-- START OF Source --

# Gun Rack



## hanau (Dec 26, 2012)

I had a request from a individual to add a draw under one of the gun racks I make and this is what I came up over the weekend.


















Now I am going to try and build another one with some carvings in it.

Thanks for looking.


----------



## PaulDoug (Dec 26, 2012)

I like it but I have to ask, is that just the bottom portion of the gun rack?  If not I don't understand how it holds guns.


----------



## wiset1 (Dec 26, 2012)

Handguns I'm guessing?  Very nice...white oak?


----------



## hanau (Dec 26, 2012)

Paul 
 it is for handguns

here is one out of Walnut this one is what I call a tall rack. 





The one on top of the draw unit is actual a shorter version of the tall rack bolted to the draw unit.

Tim
 I used red oak to make it out of. 
I making another one now but I wish I had some wider walnut to make it out of.

I did go back and add red felt to the draw. Wasn't sure if they wanted it or not till they got back in touch with me.


----------



## Leviblue (Dec 26, 2012)

Nice!  I can say I haven't seen a gun rack like this before. I like the pistols as well!


----------



## wiset1 (Dec 26, 2012)

Very nice


----------



## longbeard (Dec 26, 2012)

Awesome
Love the pic with the heavy hardware, i'm a ruger man, i have a few ruger revolvers and can appreciate that piece of work. Sweet


----------



## plantman (Dec 26, 2012)

hanau said:


> I had a request from a individual to add a draw under one of the gun racks I make and this is what I came up over the weekend.
> 
> 
> 
> ...


 
  John; Mite I suggest gluing a set of runners inside the case above the drawer and out of sight to keep the drawer from tilting down when you pull it out? I will also usualy make a stop on the inside to keep the drawer from being pulled all the way out. I make it on a screw hanging on the inside of the front panel so you can swing it out of the way if you want to take the drawer out. Any ideas for a locking system??  Excellent crafsmanship !!!     Jim S


----------



## hanau (Dec 26, 2012)

Jim
 I did attach some stops to back of the draw to keep it from being pulled out.
You tilt the draw up and pull out at the same time.
Stops are glued and braided in place.






I thought about doing something like you mention, but wanted it to rest on the table when opening worried about weight in the draw causing it to possibly tip over.

Possibility of it tipping over is low but any slight tilt forward I would be worried about the guns shifting and hitting.

Hopefully that makes sense.


----------



## StephenM (Dec 26, 2012)

How did you do the felt/material at the top?  I'm on the board of directors for our local historical society and need to make a rifle rack for 4 Hawkens and a Kentucky.


----------



## hanau (Dec 27, 2012)

StephenM said:


> How did you do the felt/material at the top?  I'm on the board of directors for our local historical society and need to make a rifle rack for 4 Hawkens and a Kentucky.

-- END OF Source --
-- START OF Rows --

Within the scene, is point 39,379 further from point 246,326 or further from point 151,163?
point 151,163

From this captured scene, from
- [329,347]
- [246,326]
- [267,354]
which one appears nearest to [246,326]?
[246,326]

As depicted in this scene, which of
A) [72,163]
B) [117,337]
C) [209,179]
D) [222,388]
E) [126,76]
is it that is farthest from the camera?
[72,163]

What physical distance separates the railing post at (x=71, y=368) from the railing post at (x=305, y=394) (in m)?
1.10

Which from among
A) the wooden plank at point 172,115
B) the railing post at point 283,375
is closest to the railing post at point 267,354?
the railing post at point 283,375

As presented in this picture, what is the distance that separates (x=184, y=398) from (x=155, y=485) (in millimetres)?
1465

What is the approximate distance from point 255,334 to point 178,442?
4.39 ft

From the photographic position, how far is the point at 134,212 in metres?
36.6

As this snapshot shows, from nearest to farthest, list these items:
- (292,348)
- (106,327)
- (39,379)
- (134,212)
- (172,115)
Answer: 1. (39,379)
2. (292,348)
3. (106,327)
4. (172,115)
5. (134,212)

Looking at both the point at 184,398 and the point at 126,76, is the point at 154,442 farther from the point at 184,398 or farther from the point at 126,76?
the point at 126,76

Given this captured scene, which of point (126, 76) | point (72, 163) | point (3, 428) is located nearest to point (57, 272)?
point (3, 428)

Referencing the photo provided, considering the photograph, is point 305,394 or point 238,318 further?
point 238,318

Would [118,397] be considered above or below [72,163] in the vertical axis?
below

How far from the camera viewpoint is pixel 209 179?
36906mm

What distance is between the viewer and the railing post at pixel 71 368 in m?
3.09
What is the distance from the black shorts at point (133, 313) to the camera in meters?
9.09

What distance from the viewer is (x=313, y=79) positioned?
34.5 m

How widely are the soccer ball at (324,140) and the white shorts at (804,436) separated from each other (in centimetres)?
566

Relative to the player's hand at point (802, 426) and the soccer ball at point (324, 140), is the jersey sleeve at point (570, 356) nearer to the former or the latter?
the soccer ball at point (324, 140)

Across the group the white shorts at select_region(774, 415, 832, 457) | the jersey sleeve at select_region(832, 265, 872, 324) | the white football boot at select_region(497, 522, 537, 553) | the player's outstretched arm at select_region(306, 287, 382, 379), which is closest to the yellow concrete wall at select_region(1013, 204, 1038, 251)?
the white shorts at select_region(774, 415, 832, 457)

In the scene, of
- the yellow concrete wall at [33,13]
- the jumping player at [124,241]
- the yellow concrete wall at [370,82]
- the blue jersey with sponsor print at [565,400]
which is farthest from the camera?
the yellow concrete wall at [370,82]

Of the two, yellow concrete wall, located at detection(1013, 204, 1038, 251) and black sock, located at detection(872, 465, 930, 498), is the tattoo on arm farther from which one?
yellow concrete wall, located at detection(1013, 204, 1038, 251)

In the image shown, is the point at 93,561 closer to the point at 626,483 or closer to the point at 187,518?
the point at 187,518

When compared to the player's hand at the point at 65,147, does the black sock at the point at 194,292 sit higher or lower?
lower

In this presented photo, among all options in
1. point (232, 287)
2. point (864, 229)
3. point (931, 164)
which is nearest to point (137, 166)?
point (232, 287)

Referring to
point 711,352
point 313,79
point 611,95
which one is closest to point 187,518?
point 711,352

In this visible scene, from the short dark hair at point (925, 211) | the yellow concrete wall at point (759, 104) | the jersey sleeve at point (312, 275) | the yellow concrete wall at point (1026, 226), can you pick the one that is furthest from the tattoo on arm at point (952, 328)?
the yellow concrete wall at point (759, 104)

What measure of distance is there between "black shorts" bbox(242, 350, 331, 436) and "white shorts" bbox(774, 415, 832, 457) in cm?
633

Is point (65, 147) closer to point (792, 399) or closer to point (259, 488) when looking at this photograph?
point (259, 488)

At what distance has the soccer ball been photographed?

-- END OF Rows --

Exercise →
Answer these questions from the gun rack thread:
(a) What wood did hanau use for the rack with the drawer?
(b) What color felt was added to the drawer?
(c) What does StephenM need to build for the local historical society?
The records bear no relation to the gun rack thread.

Answer to this task →
(a) Red oak.
(b) Red.
(c) A rifle rack for 4 Hawkens and a Kentucky.